Un virage énergétique annoncé
Sous la présidence de Gustavo Petro, qui ne pouvait se représenter, la Colombie s’était engagée dans une transition énergétique ambitieuse. Aucun nouveau contrat d’exploitation d’hydrocarbures n’avait été signé depuis août 2022. Abelardo de la Espriella promet au contraire d’étendre l’exploration pétrolière et gazière, y compris par le recours à la fracturation hydraulique, une technique d’extraction controversée. Cette orientation pourrait conduire à une multiplication des autorisations d’exploitation dans des zones jusqu’ici préservées.
Inquiétudes des militants et experts
Gustavo Valencia, militant environnemental du département du Caquetá, a exprimé son désarroi : « C’est une catastrophe. Je ne comprends pas comment nous avons pu permettre l’élection de quelqu’un dont le seul intérêt est d’arriver au poumon du monde pour en extraire et en détruire les ressources naturelles. » July Mendez, ingénieure environnementale à Tauramena, engagée depuis plus de dix ans contre l’industrie pétrolière, déplore un « retour en arrière énorme ». Elle souligne que le nouveau président n’a présenté aucune proposition sérieuse en faveur de la biodiversité ou de la gestion de l’eau.

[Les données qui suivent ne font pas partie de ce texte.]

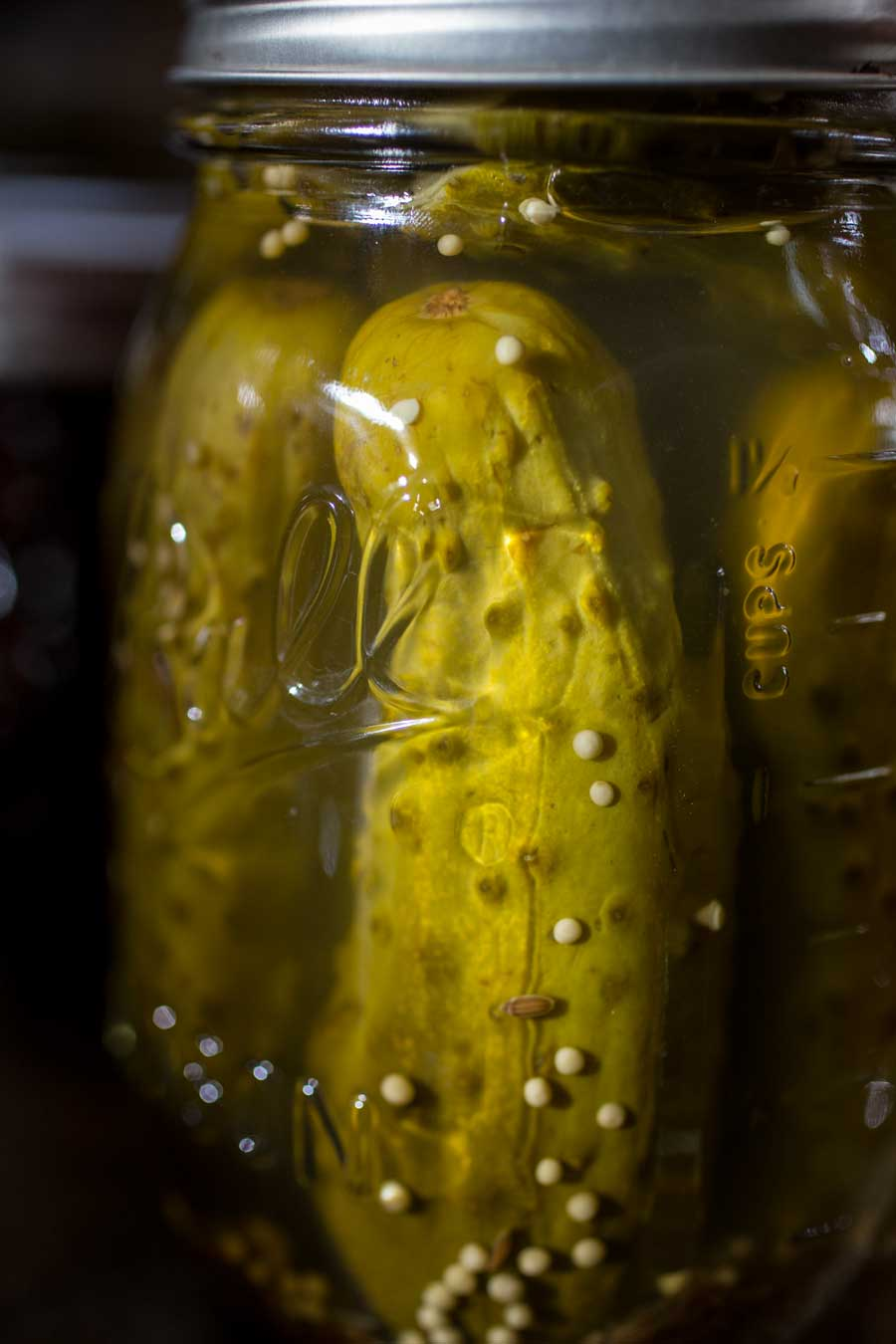 Food Photography - Pickled cucumbers shot for Joys of Jewish Preserving Cookbook Shoot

Rosario Rojas, professeure spécialisée dans les conflits environnementaux à l’université nationale de Colombie à Bogota, estime qu’il faudra désormais « se battre pour conserver les conquêtes de ces dernières années ». Sous Gustavo Petro, l’environnement avait pour la première fois occupé une place centrale dans le discours politique colombien, rappelle-t-elle.
Un renforcement de l’influence trumpiste en Amérique latine
L’élection d’Abelardo de la Espriella s’inscrit dans un contexte de progression des forces alliées à Donald Trump dans l’hémisphère occidental. Le président américain sortant avait apporté son soutien explicite au candidat colombien dès le mois de juin 2026. Ce scrutin conforte la ligne politique prônée par l’administration Trump en Amérique latine, fondée sur une dérégulation des marchés de l’énergie et un recul des contraintes climatiques.
Les défis juridiques et la double nationalité
La candidature d’Abelardo de la Espriella avait été émaillée de questions relatives à sa double nationalité américaine et colombienne. Des recours avaient été déposés, mais la justice électorale colombienne avait validé sa participation. Son profil d’avocat d’affaires sans expérience politique préalable avait suscité des réserves, mais il a su capitaliser sur un sentiment de rejet des politiques de gauche et sur une promesse de retour à un modèle extractiviste.
Les enjeux pour l’avenir
Les premiers jours de la nouvelle administration devraient être marqués par des décrets visant à relancer les projets d’exploration. Les organisations écologistes préparent des actions en justice et des mobilisations. Le précédent gouvernement avait engagé la Colombie dans une voie de sortie des fossiles ; le nouveau président entend au contraire faire du pays un acteur majeur de l’exploitation des hydrocarbures non conventionnels. La crise climatique mondiale rend ce choix particulièrement controversé, alors que le pays possède l’une des plus grandes biodiversités de la planète.
Le mandat d’Abelardo de la Espriella s’annonce comme un test pour la société civile colombienne, qui devra arbitrer entre développement économique fondé sur les ressources naturelles et protection des écosystèmes. Les premiers signaux envoyés par le président élu laissent présager une confrontation rapide avec les mouvements environnementaux et les communautés locales affectées par l’extraction.